>> BEGIN Material for this exercise
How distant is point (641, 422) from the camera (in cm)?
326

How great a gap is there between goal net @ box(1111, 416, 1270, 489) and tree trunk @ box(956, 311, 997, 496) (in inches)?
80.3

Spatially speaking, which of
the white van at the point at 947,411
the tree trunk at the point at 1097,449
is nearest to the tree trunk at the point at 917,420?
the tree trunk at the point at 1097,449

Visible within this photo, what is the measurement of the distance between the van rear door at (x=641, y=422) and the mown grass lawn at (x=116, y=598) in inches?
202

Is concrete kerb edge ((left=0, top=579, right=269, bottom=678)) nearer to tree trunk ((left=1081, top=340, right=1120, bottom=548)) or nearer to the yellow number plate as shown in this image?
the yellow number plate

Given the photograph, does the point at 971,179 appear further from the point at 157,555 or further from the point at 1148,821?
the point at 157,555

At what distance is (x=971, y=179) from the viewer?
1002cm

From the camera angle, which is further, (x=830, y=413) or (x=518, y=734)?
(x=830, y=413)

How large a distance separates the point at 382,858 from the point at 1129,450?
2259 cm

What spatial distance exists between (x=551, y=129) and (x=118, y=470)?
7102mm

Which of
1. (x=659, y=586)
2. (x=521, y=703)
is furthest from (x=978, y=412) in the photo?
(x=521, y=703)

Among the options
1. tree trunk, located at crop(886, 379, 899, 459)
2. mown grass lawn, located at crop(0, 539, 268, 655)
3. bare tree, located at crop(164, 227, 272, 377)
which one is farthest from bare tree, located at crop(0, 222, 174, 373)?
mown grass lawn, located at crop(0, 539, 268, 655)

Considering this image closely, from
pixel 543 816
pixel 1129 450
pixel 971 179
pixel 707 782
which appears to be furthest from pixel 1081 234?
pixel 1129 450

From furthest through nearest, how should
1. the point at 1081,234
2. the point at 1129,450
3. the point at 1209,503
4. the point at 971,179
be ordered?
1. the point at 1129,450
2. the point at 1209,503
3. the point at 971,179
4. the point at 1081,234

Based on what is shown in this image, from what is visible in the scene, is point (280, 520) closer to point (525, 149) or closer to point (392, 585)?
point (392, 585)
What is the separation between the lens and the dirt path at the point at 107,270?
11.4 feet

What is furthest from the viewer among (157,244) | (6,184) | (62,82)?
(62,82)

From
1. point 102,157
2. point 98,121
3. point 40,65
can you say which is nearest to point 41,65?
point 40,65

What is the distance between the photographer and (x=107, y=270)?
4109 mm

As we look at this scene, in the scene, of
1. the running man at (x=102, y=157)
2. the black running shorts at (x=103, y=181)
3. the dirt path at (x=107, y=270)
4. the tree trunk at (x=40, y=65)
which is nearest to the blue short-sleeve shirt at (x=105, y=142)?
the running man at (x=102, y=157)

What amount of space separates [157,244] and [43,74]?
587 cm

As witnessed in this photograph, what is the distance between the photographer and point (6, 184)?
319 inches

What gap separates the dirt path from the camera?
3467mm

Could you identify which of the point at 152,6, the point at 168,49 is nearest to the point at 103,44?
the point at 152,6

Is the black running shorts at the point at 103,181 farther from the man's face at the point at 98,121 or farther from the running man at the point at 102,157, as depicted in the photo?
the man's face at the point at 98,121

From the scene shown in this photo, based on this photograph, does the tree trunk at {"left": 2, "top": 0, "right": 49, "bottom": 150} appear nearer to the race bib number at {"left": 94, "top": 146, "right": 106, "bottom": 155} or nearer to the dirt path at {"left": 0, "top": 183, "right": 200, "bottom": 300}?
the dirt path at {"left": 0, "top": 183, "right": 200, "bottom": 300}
>> END Material for this exercise
The exercise: Rewrite the stretch from the line containing "Is the black" through the end of the items, substituting "athletic shorts" for "running shorts" and keeping everything else the same.

Full solution:
Is the black athletic shorts at the point at 103,181 farther from the man's face at the point at 98,121 or farther from the running man at the point at 102,157, as depicted in the photo?
the man's face at the point at 98,121

From the scene shown in this photo, based on this photograph, does the tree trunk at {"left": 2, "top": 0, "right": 49, "bottom": 150} appear nearer to the race bib number at {"left": 94, "top": 146, "right": 106, "bottom": 155} or nearer to the dirt path at {"left": 0, "top": 183, "right": 200, "bottom": 300}?
the dirt path at {"left": 0, "top": 183, "right": 200, "bottom": 300}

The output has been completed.